Source document -
McLean wrote a memorandum on October 25, 1996, to Barbara P. Sirvis,
Vice President for Academic Affairs, stating that he supported
plaintiff's request for an extension. He stated that he based his support
on the fact that Dr. McFadden essentially lost the
spring 1996 semester and a good part of the summer
because of her recent pregnancy. She is very close to
meeting the scholarship expectations of the English
department. She has three articles under review, any
one of which would put her over the top. It is
possible that what she has now is quite adequate, but
she feels that a positive response on one of her
pending articles would remove any question.
McLean Aff. Ex. D.
By letter dated March 7, 1997, Sirvis offered plaintiff a one-year
renewal of plaintiff's academic rank for a term appointment from
September 1, 1998 through August 31, 1999, thereby granting plaintiff's
request for a deferment of her tenure review. Plaintiff accepted the
offer by signing the letter on April 7, 1997. McLean Aff. Ex. E.
Plaintiff's tenure review began in the Fall of 1997. Her application
was considered by the APT Committee, which was composed of faculty
members John Maier, Stanley Rubin, Vincent Tollers, Alice Brand, and Earl
The composition of the APT Committee is the source of some dispute in
this case. The committee was to have five members, who were chosen
annually. In a memorandum to "All Department Members" dated June 3,
1997, Paul Curran, who at that time was the Chair of the English
Department, asked the department members to vote for five candidates for
the APT Committee. The memo listed the five faculty members named above
as Curran's recommendations, followed by a blank line labeled "Other,"
for write-in votes. Affirmation of Paul Curran (Docket Item 21) Ex. B.
In another memo dated July 21, 1997, Curran stated that "[s]ince [he]
received only five responses for [his] request for votes concerning the
standing committees assignments for the coming year, the assignments
stand as described in the earlier memo." Curran Aff. Ex. Q.
The dispute here concerns the absence from the ballot of Evelyn S.
Newlyn, a member of the English Department Faculty. Newlyn testified at
her deposition that she had indicated to Curran that she was
in serving on the APT Committee during the 1997-98 academic year, and
that she was surprised when she did not see her name on the ballot
"because usually everybody who volunteers is on the committee they
volunteer for." Newlyn Depo. (attachment to Docket Item 29) at 10. She
testified that she asked Curran why she was left off the ballot, and he
replied that he thought that she did not want to serve on the committee
that year due to her health problems. Newlyn Depo. at 10-11.

Records supplied -
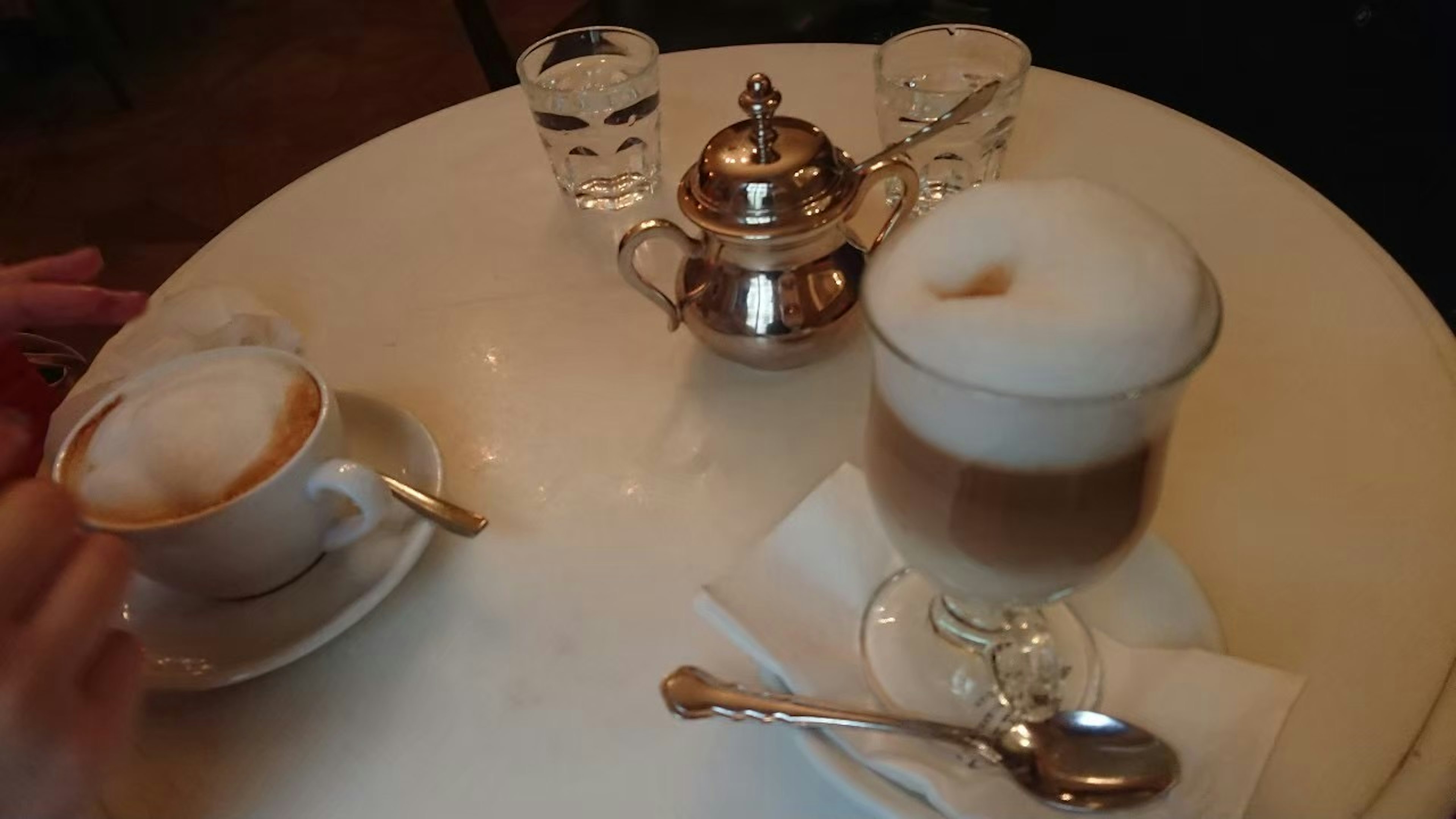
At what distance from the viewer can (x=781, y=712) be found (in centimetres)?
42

--

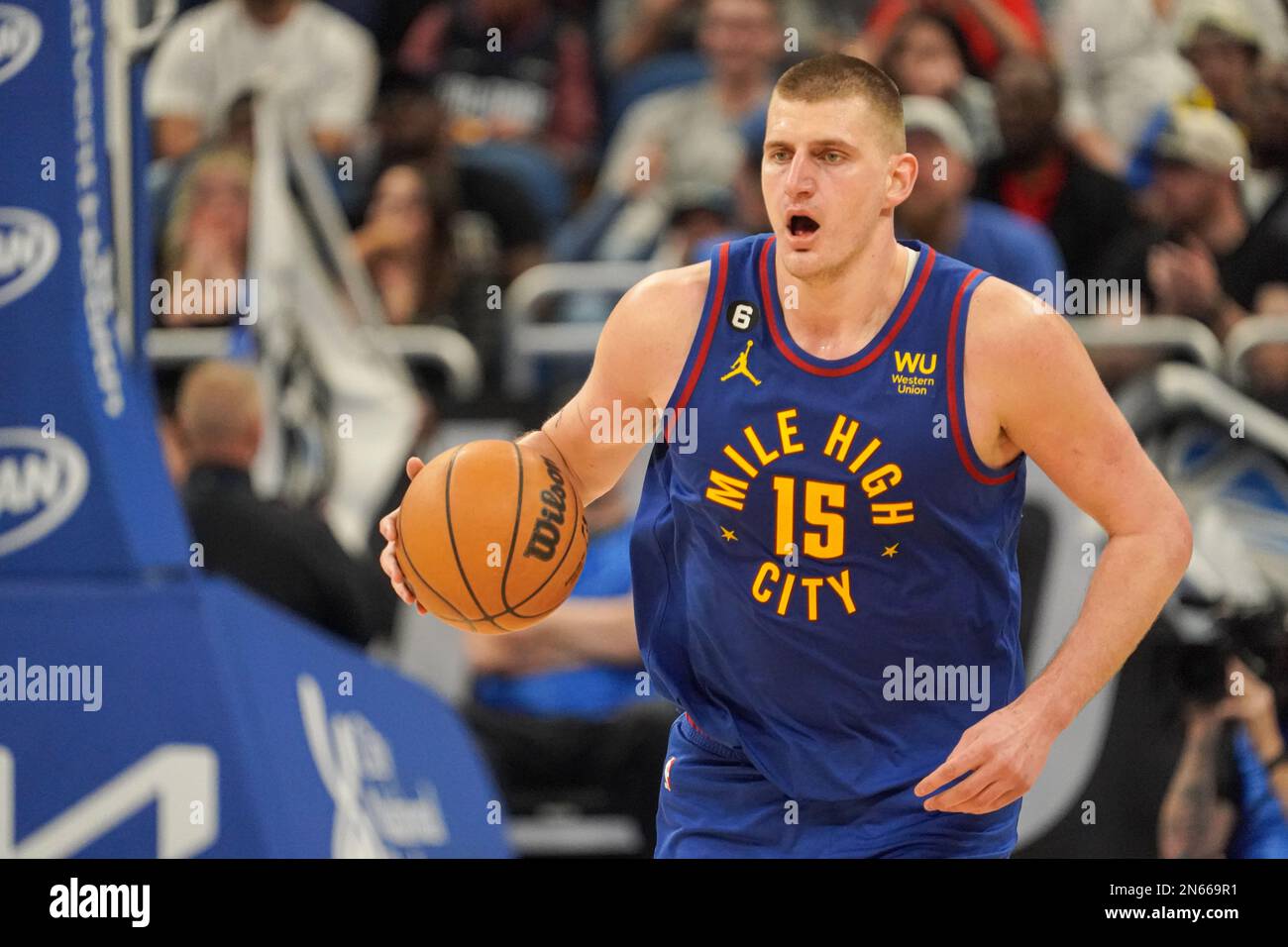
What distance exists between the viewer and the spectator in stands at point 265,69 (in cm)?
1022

Work to complete -
1: In the text about the tenure dispute, on what date did the plaintiff sign the letter accepting the one-year renewal?
2: Pick up the text about the tenure dispute after its last sentence and continue it.

Results for each task -
1: April 7, 1997.

2:
At Newlyn's deposition, some documents were introduced relating to
these events.*fn3 The first, described as an "anticipated activities
sheet," Newlyn Depo. at 9, was a form filled out by Newlyn indicating
what teaching and other activities at Brockport she expected to
participate in during the 1997-98 academic year. Under "Department or
College committees," Newlyn listed: "Graduate Committee; others not known
yet, but may include APT Committee. I have volunteered to work on
In a memo that Newlyn allegedly faxed to Curran dated June 11, 1997,
Newlyn stated that in an earlier conversation with Curran, Newlyn "had
indicated interest in being on the APT Committee for next year, and was
therefore surprised not to see my name listed. However, since I can
confirm that I would serve, I would like my name to be on the ballot."
In what appears to be a letter or memo to Curran from Newlyn dated
March 18, 1998, Newlyn also stated, "Last year . . . I indicated to you
my interest in being on the APT Committee for this current year of
1997-98 and therefore included the APT Committee among the other service
work I listed as expected for this year, on the blue Anticipated Workload
form that went with our Annual Reports to the dean."
Plaintiff contends that the real reason that Curran did not nominate
Newlyn to serve on the APT Committee was that he knew that Newlyn
supported plaintiff's upcoming candidacy for tenure, which Curran
opposed. Newlyn testified that had she been on the committee, she would
have voted in favor of plaintiff's candidacy. Newlyn Depo. at 11. She
described plaintiff as a friend. Newlyn Depo. at 38.
Curran himself testified that he did not recall Newlyn volunteering for
the APT Committee, and that
if Dr. Newlan [sic] had volunteered, I probably would
have put her name on the ballot. I had some
reservations about Dr. Newlan serving and she had
expressed concerns about her health to me on a number
of occasions and about the effect of stress on her.
This was a — this particular year, in addition
to the tenure decision, was a very busy year for the
department and I would have had concerns about it.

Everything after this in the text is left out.